Aspirin failure in patients presenting with acute cerebrovascular ischaemia

SummaryAspirin is the most commonly used antiplatelet drug for prevention of ischaemic stroke. In order to determine the prevalence and nature of aspirin failure, we studied 51 adults admitted with suspected ischaemic stroke and already prescribed daily aspirin. Within 48 hours (h) of onset, blood and urine samples were collected to assess platelet aggregation, activation and aspirin response by a range of methods. All tests were then repeated on a second sample taken 24 h after witnessed administration of 75 mg or 150 mg aspirin. At entry to the study, incomplete response to aspirin, measured by arachidonic acid (AA)-stimulated platelet aggregation, was found in 43% of patients. Following in-hospital aspirin administration, there was a significant decrease in AA-aggregation (p=0.001) suggesting poor adherence to therapy prior to admission. However, residual aggregation (10–15%) persisted in 11 subjects – suggesting alternative causes.
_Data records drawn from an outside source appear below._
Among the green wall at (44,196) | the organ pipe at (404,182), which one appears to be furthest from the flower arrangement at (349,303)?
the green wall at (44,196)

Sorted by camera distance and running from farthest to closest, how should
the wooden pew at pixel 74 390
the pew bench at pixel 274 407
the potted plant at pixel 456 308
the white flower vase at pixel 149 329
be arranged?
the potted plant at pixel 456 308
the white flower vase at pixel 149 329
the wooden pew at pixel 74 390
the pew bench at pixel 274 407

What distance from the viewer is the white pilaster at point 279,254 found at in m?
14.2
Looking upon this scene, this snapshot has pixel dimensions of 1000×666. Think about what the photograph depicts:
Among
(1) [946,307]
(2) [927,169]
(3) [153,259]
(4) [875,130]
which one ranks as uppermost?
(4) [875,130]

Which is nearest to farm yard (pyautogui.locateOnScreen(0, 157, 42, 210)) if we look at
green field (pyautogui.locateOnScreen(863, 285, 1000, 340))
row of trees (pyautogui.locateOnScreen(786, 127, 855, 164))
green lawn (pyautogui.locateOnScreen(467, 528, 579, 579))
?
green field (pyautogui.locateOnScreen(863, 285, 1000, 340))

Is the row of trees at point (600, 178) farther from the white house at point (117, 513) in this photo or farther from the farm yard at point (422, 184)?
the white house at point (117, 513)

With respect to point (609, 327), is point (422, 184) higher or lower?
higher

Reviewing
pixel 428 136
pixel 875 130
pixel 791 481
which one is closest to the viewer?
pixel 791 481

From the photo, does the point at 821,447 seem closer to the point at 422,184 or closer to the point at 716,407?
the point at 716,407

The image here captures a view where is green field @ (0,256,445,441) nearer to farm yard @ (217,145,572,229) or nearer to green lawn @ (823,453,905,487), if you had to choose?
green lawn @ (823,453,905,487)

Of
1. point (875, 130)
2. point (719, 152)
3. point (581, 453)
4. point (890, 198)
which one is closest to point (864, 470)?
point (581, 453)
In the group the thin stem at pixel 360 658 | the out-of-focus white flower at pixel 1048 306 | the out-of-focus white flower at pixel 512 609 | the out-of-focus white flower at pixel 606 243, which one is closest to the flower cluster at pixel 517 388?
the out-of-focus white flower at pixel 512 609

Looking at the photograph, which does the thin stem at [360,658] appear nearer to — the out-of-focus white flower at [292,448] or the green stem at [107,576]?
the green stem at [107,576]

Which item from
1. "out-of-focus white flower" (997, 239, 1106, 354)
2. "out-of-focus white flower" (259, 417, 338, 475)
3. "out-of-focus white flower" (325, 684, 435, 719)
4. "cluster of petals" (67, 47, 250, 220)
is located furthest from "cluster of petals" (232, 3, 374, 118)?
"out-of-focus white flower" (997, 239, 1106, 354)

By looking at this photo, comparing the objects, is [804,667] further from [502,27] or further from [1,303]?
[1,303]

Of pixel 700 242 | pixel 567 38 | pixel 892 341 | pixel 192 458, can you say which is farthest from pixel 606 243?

In incomplete responders on admission, platelet aggregation with adenosine diphosphate (ADP) was significantly higher compared with responders (p<0.05) but there were no significant differences in collagen aggregation, platelet fibrinogen binding or P-selectin expression, plasma von Willebrand factor, fibrinogen, high-sensitivity C-reactive protein, or the urinary metabolite, 11-dehydro-TxB2. Incomplete platelet inhibition is common around the time of acute cerebrovascular ischaemic events in patients prescribed aspirin. Up to 50% of these observations appear due to incomplete adherence to aspirin therapy. Intervention studies are required to determine the clinical relevance of measured platelet response to aspirin in terms of outcome, and the effectiveness of improved pharmacotherapy for stroke prevention.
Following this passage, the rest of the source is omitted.